At best, New York City's salt warning labels reflect outdated scientific beliefs. But even if the science were solid, the rules would still be problematic. For example, in suing the city, the National Restaurant Association rightly called the rules "arbitrary and capricious" and "filled with irrational exclusions and nonsensical loopholes."
They're right. Chief among these issues is that the rule only applies to chain restaurants. McDonald's? Yes. TGI Friday's? Yes. 7-Eleven? No. Momofuku? No.
By referring to the salt rules as "renegade regulating," the the National Restaurant Association invoked memories of the city's short-lived soda ban, which was overturned by the state's highest court in 2014, the third court in the state in a row to find the rules unconstitutional.
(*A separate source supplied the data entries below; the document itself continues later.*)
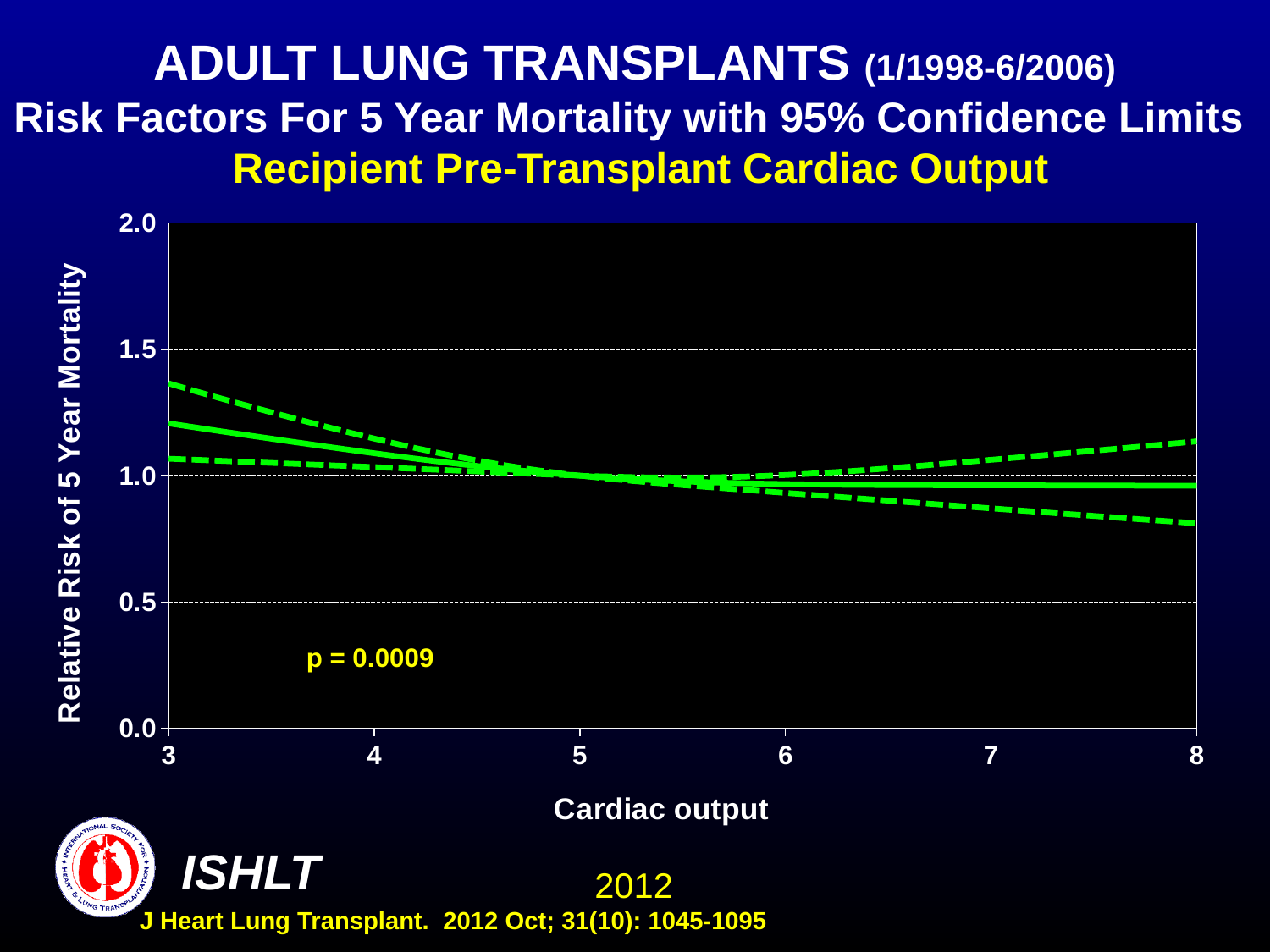
What is the maximum value shown on the y axis? 2.0 What is the label of the y axis? Relative Risk of 5 Year Mortality Is the upper confidence limit (upper dashed line) at a cardiac output of 3 greater or less than 1.5? less Is the lower confidence limit (lower dashed line) at a cardiac output of 8 greater or less than 1.0? less How many lines are plotted on the chart? 3 What is the title of the chart (the yellow subtitle)? Recipient Pre-Transplant Cardiac Output What p-value is printed on the chart? p = 0.0009 Is the relative risk (solid line) at a cardiac output of 3 greater or less than 1.0? greater Does the solid relative risk line rise or fall as cardiac output increases from 3 to 8? fall What kind of chart is shown on the slide? line chart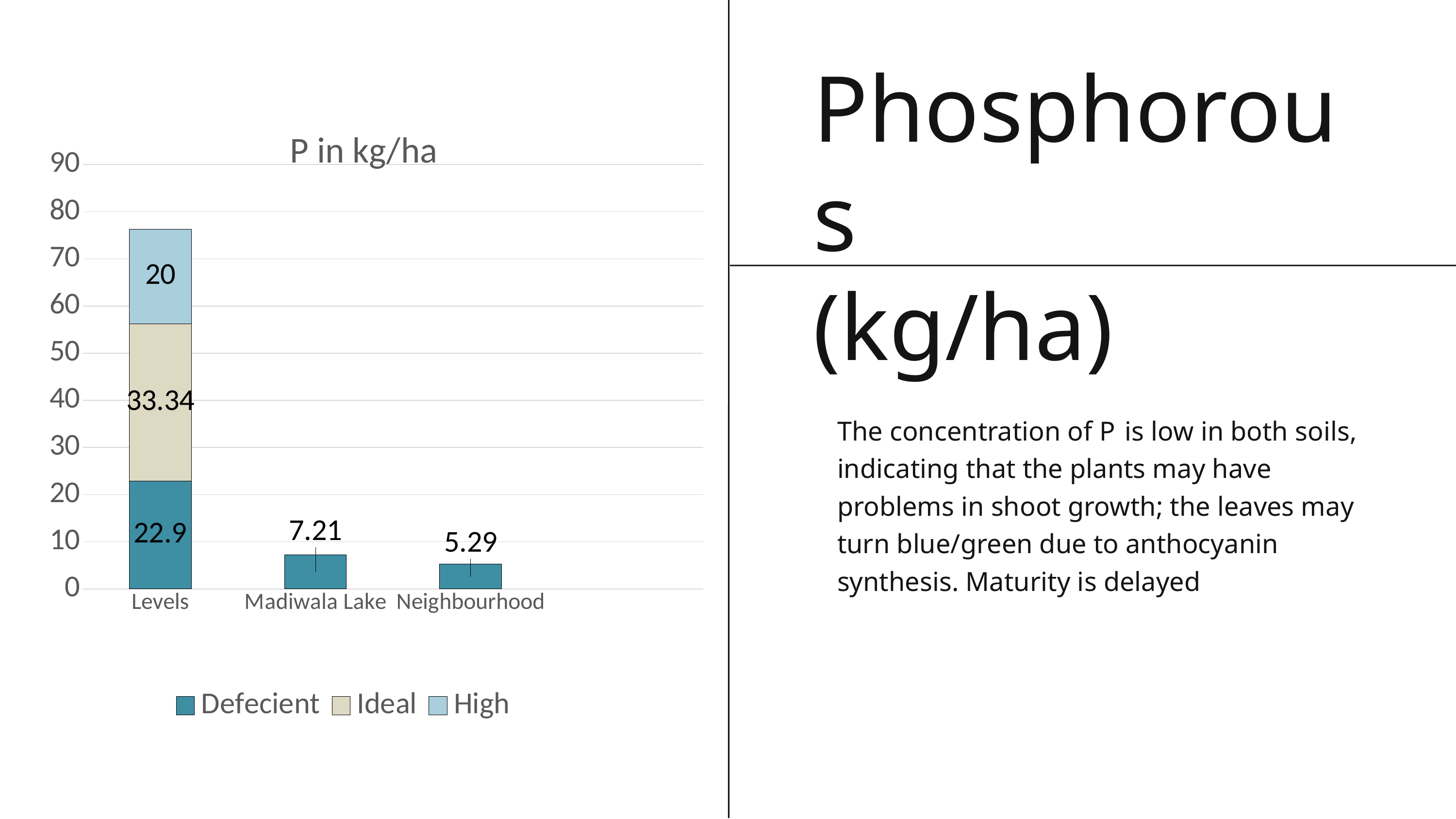
What is the High value for the Levels bar? 20 Which is larger, the value for Madiwala Lake or the value for Neighbourhood? Madiwala Lake What is the title of the chart? P in kg/ha What is the value for Neighbourhood? 5.29 What kind of chart is shown on the slide? bar chart What is the value for Madiwala Lake? 7.21 What is the total of the stacked Levels bar? 76.24 What is the Defecient value for the Levels bar? 22.9 How many categories are shown on the x axis of the chart? 3 What is the difference between the Madiwala Lake value and the Neighbourhood value? 1.92 What is the Ideal value for the Levels bar? 33.34 How many series does the chart legend list? 3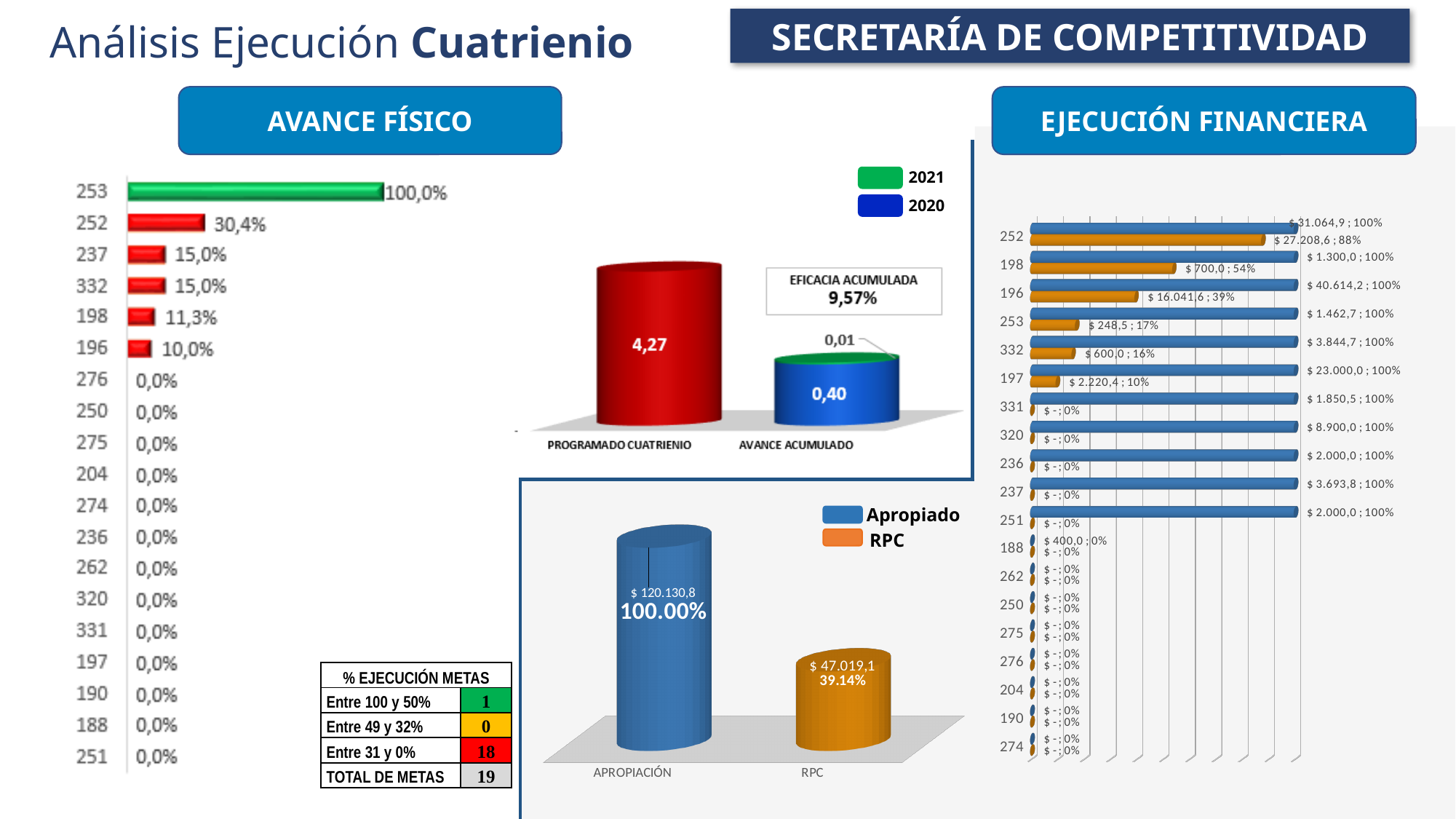
In the Programado Cuatrienio vs Avance Acumulado chart in the middle, what is the value for Programado Cuatrienio? 4,27 In the Avance Físico bar chart on the left, what is the value for category 252? 30,4% In the Ejecución Financiera chart on the right, how many series does the legend list? 2 In the Avance Físico bar chart on the left, what is the difference between the values for 252 and 198? 19,1% In the Apropiación vs RPC chart at the bottom middle, what is the value for RPC? $ 47.019,1 In the Avance Físico bar chart on the left, how many categories are plotted? 19 In the Programado Cuatrienio vs Avance Acumulado chart in the middle, what is the Eficacia Acumulada shown? 9,57% In the Ejecución Financiera chart on the right, what is the RPC value for category 252? $ 27.208,6 ; 88% In the Apropiación vs RPC chart at the bottom middle, what percentage is shown for RPC? 39.14% In the Avance Físico bar chart on the left, which category has the highest value? 253 In the Avance Físico bar chart on the left, what is the value for category 253? 100,0% In the Ejecución Financiera chart on the right, what is the Apropiado value for category 196? $ 40.614,2 ; 100%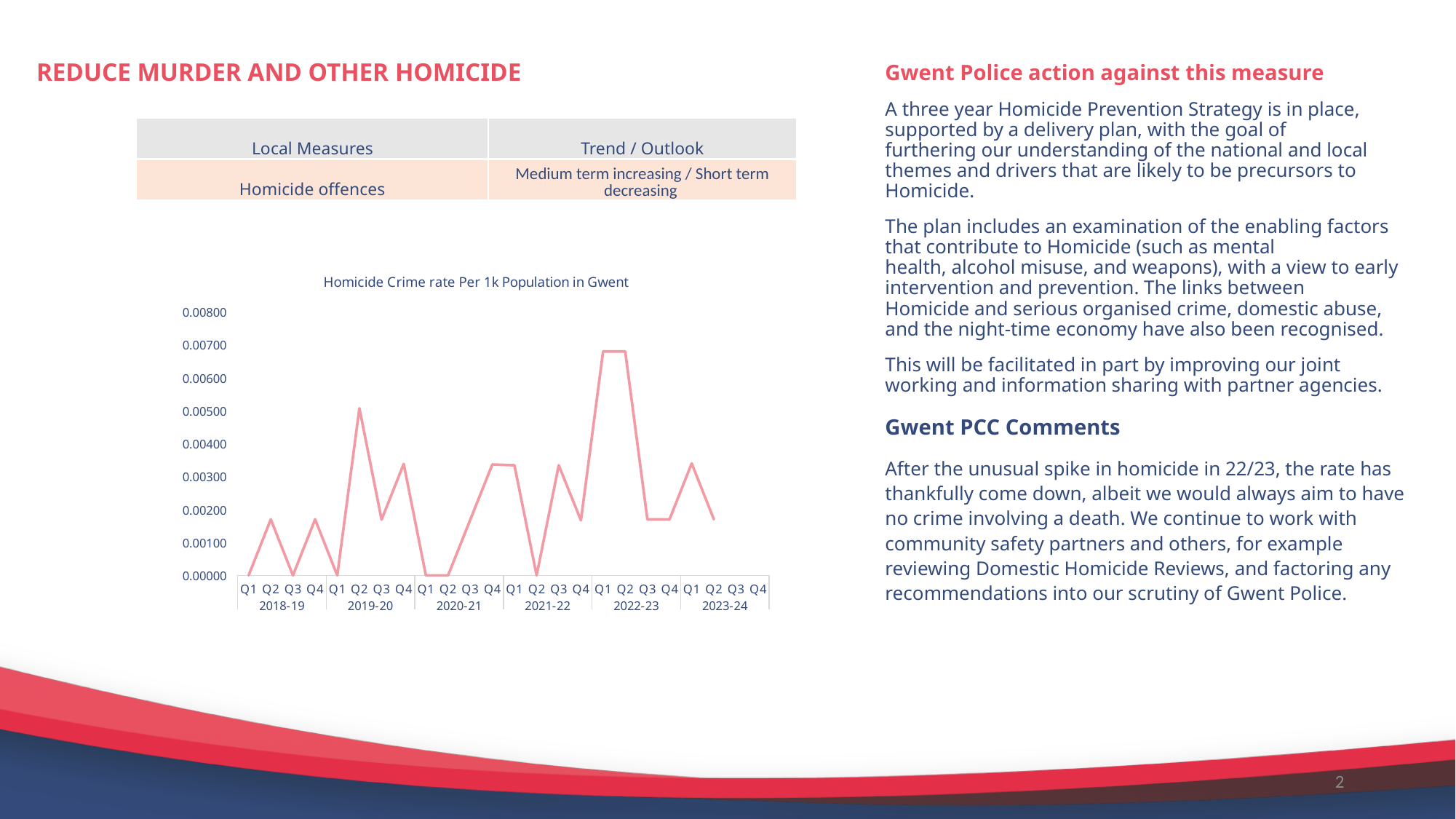
What is the title of the chart? Homicide Crime rate Per 1k Population in Gwent Which is larger, the value for Q2 2019-20 or the value for Q4 2019-20? Q2 2019-20 What kind of chart is shown on the slide? line chart In which financial year does the chart reach its highest peak? 2022-23 Is the value for Q2 2018-19 greater or less than 0.00300? less Does the line rise or fall from Q2 2022-23 to Q3 2022-23? fall What is the value for Q1 2018-19 on the chart? 0.00000 How many financial years are labelled along the x axis of the chart? 6 Is the value for Q1 2022-23 greater or less than 0.00600? greater What is the value for Q1 2020-21 on the chart? 0.00000 Which is larger, the value for Q1 2022-23 or the value for Q1 2023-24? Q1 2022-23 Is the value for Q2 2019-20 greater or less than 0.00400? greater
The rules also conflict with existing menu labeling rules in the city. While the salt rule is intended as a warning—it requires that a black triangle with a salt shaker in the center of the triangle be placed "next to any food item that has 2,300 mg of sodium or more"—the city's mandatory menu calorie labeling is intended to provide calorie information, rather than to warn. Yet consumers could hardly be faulted for being frustrated and confused by the display of a pair of menu mandates—a salt warning that provides no numerical data, and numerical calorie data that provides no warning—appearing alongside one another.
The salt warnings may also conflict with federal menu labeling rules that are set to take effect later this year. One legal-news website implied this week that the rules may be preempted by federal law.
"Unlike New York City's rule," JD Supra reported, "the federal law would not require restaurants to post sodium content on menus." Some recent U.S. Supreme Court food-labeling decisions have overturned state laws that conflicted with federal laws.
And then there's the question of whether all these menu labels really do one bit of good. An Associated Press report this week on New York City's salt warnings noted that customers at several restaurants in the city "said the labels were unlikely to change what they ordered." That's consistent with studies on the impact of menu labeling in general, as I've detailed numerous times.
I have no opinion about the amount of salt you should consume. That's up to you and your family, doctor, and anyone you choose to let cook your food. But I've got lots of opinions about government warnings about salt when those warnings rely on bad or outdated science in an attempt to scare consumers in ways even the CDC admits may cause harm. New York City must scrap these rules, or a court will do it for them.